Earlier this morning, I posted the following to Synergeo, which I think is indicative of at least my personal trajectory in semantic space:
Hi Lou --
We've argued about this before.
I've consistently stated I view Synergetics as a work in philosophy, and yes, it's tainted with physics throughout, and with math, but it's best when we shake those loose and can enjoy our pure prefrequency tautologies, which are not "empty nonsense" once you factor in all the cool hypertoons we're getting. Plus (and, in addition), we do get to enter the world of time/size with our various semi-generalizations, regarding banking and accounting and all that good stuff, i.e. we do get to play in the physical world, even to the point of making some changes in physics now and then (but in no sense is that a priority -- physics is free to spin its unified fields forever and there's no reason to get in front of a moving train waving some sign from the resistance).
So I think what you call my "petulance" is rather your complete misunderstanding of the fact that I'm in a different department all together.

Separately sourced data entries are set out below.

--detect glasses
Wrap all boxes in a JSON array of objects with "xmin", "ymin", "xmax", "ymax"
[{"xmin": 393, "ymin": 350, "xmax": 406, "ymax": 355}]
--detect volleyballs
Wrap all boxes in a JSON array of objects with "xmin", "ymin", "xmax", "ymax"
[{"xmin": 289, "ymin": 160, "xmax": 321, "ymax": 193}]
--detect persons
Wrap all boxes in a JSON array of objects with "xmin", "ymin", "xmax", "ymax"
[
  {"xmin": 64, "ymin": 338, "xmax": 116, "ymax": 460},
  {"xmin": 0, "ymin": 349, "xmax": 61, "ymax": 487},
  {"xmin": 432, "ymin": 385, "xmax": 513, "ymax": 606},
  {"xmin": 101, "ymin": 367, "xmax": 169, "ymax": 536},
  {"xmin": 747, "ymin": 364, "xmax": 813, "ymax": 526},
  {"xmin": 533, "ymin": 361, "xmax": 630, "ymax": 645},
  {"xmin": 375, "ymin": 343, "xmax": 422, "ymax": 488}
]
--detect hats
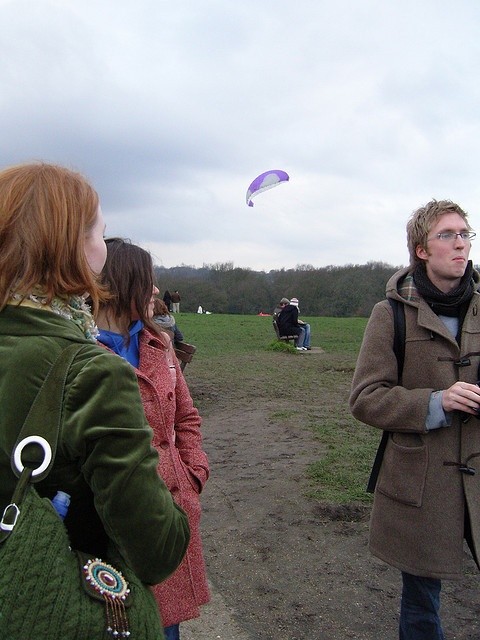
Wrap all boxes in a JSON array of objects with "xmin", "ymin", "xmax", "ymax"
[{"xmin": 290, "ymin": 298, "xmax": 300, "ymax": 313}]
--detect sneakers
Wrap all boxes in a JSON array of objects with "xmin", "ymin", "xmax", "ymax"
[{"xmin": 296, "ymin": 347, "xmax": 307, "ymax": 351}]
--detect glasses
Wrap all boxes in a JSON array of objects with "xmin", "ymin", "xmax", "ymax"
[{"xmin": 426, "ymin": 231, "xmax": 476, "ymax": 242}]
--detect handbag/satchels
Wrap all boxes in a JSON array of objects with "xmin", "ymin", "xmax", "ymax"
[{"xmin": 0, "ymin": 343, "xmax": 165, "ymax": 640}]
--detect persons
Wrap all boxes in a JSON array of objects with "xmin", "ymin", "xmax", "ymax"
[
  {"xmin": 162, "ymin": 290, "xmax": 172, "ymax": 311},
  {"xmin": 1, "ymin": 162, "xmax": 190, "ymax": 587},
  {"xmin": 279, "ymin": 297, "xmax": 307, "ymax": 351},
  {"xmin": 153, "ymin": 298, "xmax": 183, "ymax": 343},
  {"xmin": 348, "ymin": 199, "xmax": 480, "ymax": 640},
  {"xmin": 272, "ymin": 298, "xmax": 310, "ymax": 349},
  {"xmin": 171, "ymin": 290, "xmax": 181, "ymax": 312},
  {"xmin": 85, "ymin": 237, "xmax": 210, "ymax": 639}
]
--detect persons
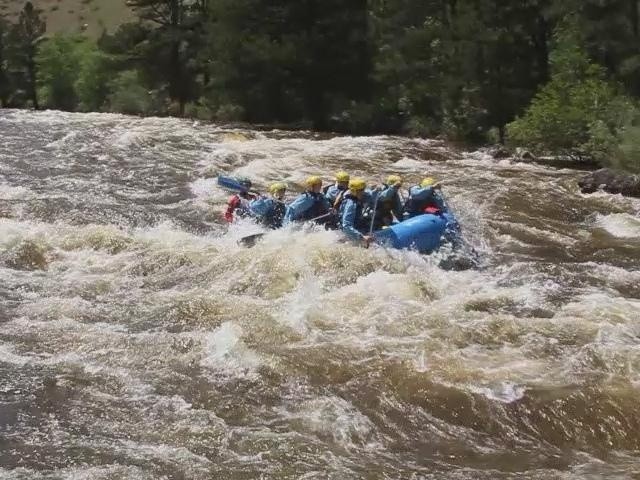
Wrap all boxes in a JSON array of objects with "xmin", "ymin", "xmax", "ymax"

Yes, Fuller was anti-hyperspecialization of course, but I pride myself (yes, this is vanity talking) that at least philosophers know that's a problem, whereas physicists, for the most part, have fallen into the same literalist trap as many religious fundamentalists. They think ultimate truth is a set of statements about something physical. That's why we we call them physicists (helps to know Greek -- being patronizing, yes -- helps to know Latin).
So anyway, I'm looking forward to a long-running feud with the physics department over how come we in the philosophy department get to teach synergetics so effectively almost without consulting them it sometimes seems. We're off on some tangent, with our own meaning of "spin" in some remote namespace that's nevertheless quite effective. Our students get good jobs. We don't lack funding.
PS: Lou was actually finding someone else "petulant" and I misunderstood. No matter. I think it's a valuable post anyway, in the sense that I'm marking some turf.
We watched Oliver Stone's Alexander last night. I didn't think he got JFK right either, but it's his job is to make entertaining movies, right? I suppose I was entertained.